--- Start of Page excerpt ---
Ultra-high temperature ceramics (UHTCs) mainly include refractory borides, carbides, and nitrides of some transition metals, such as ZrB2, HfB2, ZrC, and TaC, the melting points of which are usually above 3000 °C [1][2][3][4][5][6][7]. UHTCs and their composites have attracted great attention in the past two decades as potential heat-resistance candidates used in hyper-sonic aircraft and high-performance aircrafts [8][9][10][11][12][13][14][15]. Among these UHTCs, borides are considered superior due to their combination of excellent properties, including thermal shock resistance, creep resistance, and thermal conductivity [16][17][18][19]. Among all the borides, ZrB2 and HfB2 exhibit best oxidation resistance at high temperatures, as well as good electrical and thermal conductivity, chemical stability, and high hardness [20][21][22][23][24]. ZrB2 and HfB2 can realize long-time non-ablation in an oxidizing environment above 2000 °C. Furthermore, between these two diborides, ZrB2 has a relatively lower density and lower cost than HfB2, so it is preferred over HfB2 and mostly studied as industrially appealing ultra-high temperature ceramic powders [25].
ZrB2 powders not only act as the basic unit of UHTCs and their composites, but also provide an important way for researchers to improve material properties and explore new properties by way of synthesis design and innovation. To reach the extreme state of UHTCs, it is often necessary to change the original properties of materials, and the most effective methods to change the properties include particle refinement and recombination in the ultra-fine state [26].
Powders with high purity, ultra-fine, and uniform particle size are the basic raw materials for the preparation of advanced performance UHTCs and their composites [27][28]. It has been demonstrated that when the particle size decreases into the nanoscale, the ZrB2 powders exhibit an excellent sintering ability and facilitate the formation of nano-grained materials and C–C composites with improved mechanical properties. Therefore, different methods have been established for the synthesis of ZrB2 nanopowders [29][30][31][32][33][34][35].

2. Solid-State Synthesis

Solid-state synthesis mainly includes direct reaction between elemental boron and zirconium powders, carbothermal reduction reaction, and magnesiothermic reduction reaction. In a direct reaction method, ZrB2 powders are obtained by completing the following reaction [36][37][38]:

Zr + 2B → ZrB2

These two reactions are exothermic, and the heat of the reactions promotes the continuous progress of the reaction in turn, which is the reason they are named carbothermal and magnesiothermic reduction reactions. When the heat of a reaction is sufficient, it will successively trigger the adjacent raw material layer to react and subsequently release more heat, so that the reaction automatically propagates in the form of a combustion wave until completion without any other energy supply from outside after initiation. This process is called self-propagation high-temperature synthesis (SHS) [39][40][41]. Adiabatic temperature (Tad) is a temperature that the exothermic reaction system can reach in an insulated environment, which is an important parameter to predict a SHS process. Varma A. proposed a thermodynamic criterion for judging the maintenance of a SHS process according to the value of Tad: if Tad > 1800 K, the SHS can continue; if Tad ˂ 1500 K, the heat released by the reaction is not enough to make the combustion reaction continue; if 1500 K ˂ Tad ˂ 1800 K, the system must be provided with additional energy from the outside to continue [42][43].
--- End of Page excerpt ---
Stated exercise -
According to the excerpt on ultra-high temperature ceramics, why is ZrB2 preferred over HfB2?
--- Start of Entries supplied ---
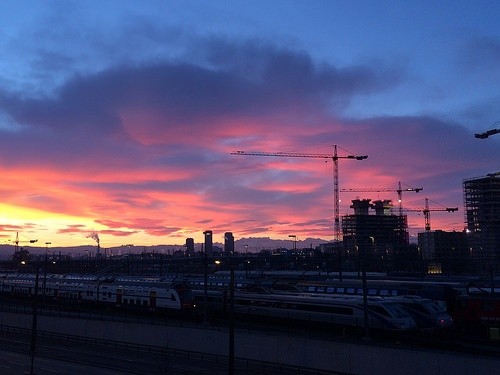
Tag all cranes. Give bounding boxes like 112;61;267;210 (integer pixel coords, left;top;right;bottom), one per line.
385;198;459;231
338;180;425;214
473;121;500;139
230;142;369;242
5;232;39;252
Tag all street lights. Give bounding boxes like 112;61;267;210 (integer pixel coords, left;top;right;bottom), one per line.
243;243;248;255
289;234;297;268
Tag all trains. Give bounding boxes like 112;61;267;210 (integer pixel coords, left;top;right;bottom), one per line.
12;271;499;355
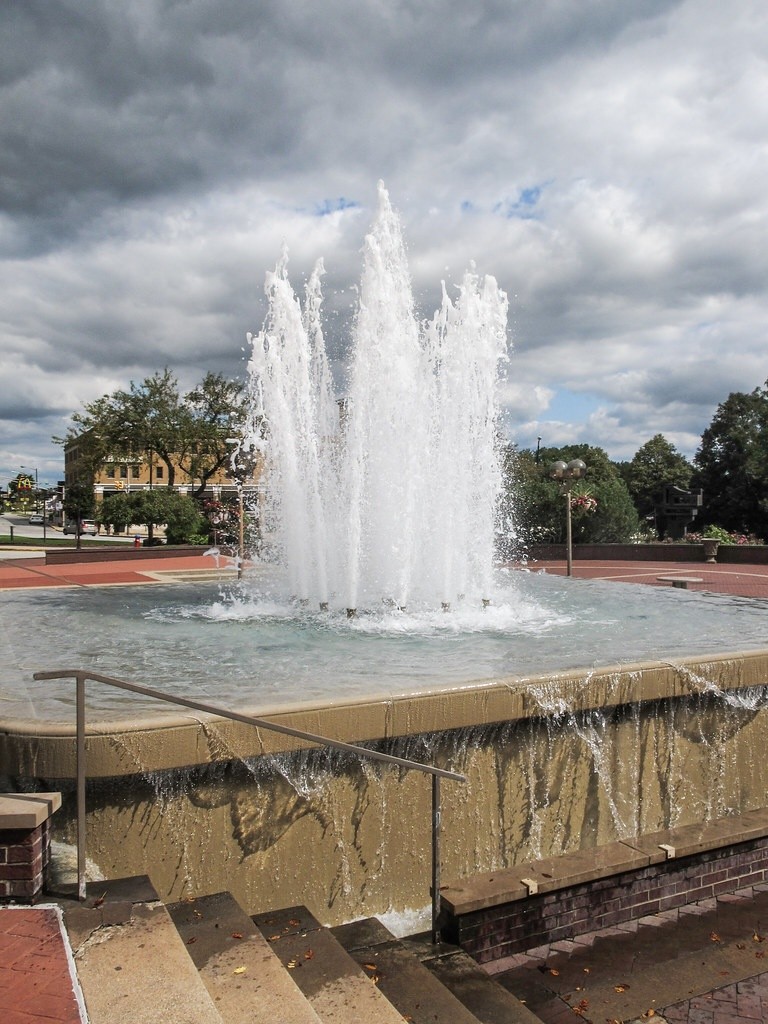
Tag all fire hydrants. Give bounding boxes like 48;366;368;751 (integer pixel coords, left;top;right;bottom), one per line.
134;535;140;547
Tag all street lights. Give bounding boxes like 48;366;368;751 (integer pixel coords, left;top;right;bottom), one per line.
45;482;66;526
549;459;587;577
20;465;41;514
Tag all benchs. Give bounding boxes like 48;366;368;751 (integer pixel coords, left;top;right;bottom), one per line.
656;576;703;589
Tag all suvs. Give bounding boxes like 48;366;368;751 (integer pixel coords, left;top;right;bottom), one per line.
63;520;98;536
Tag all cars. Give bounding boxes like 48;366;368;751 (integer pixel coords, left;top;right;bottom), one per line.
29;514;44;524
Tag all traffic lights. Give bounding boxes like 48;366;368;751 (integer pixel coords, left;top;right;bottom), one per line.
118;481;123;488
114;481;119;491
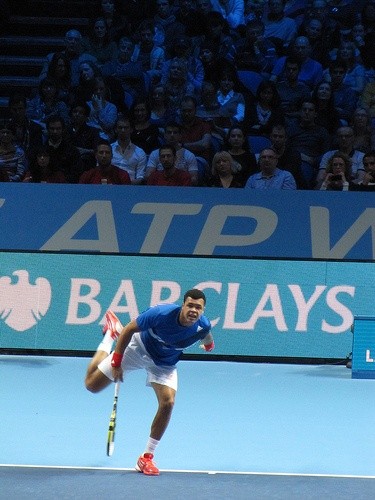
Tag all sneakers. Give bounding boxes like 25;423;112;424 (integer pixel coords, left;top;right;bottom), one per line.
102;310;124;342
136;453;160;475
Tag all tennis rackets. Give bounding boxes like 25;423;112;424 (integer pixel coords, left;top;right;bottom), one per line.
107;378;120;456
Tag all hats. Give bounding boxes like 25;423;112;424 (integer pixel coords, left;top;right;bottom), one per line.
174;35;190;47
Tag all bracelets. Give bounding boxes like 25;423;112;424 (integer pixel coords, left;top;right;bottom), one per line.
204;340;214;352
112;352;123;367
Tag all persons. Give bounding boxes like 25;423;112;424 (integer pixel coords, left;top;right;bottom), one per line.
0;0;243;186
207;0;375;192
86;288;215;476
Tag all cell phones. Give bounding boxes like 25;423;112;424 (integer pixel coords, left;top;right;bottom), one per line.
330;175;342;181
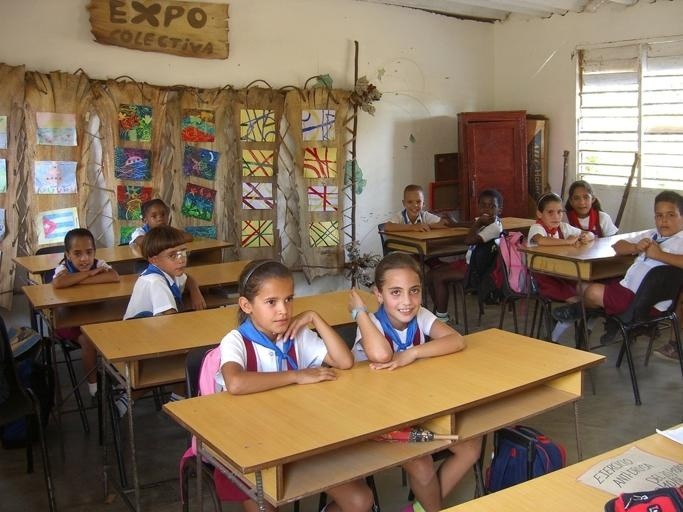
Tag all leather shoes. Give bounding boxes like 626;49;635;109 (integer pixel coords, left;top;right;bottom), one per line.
--- End of Entries supplied ---
Correct answer -
ZrB2 has a relatively lower density and lower cost than HfB2.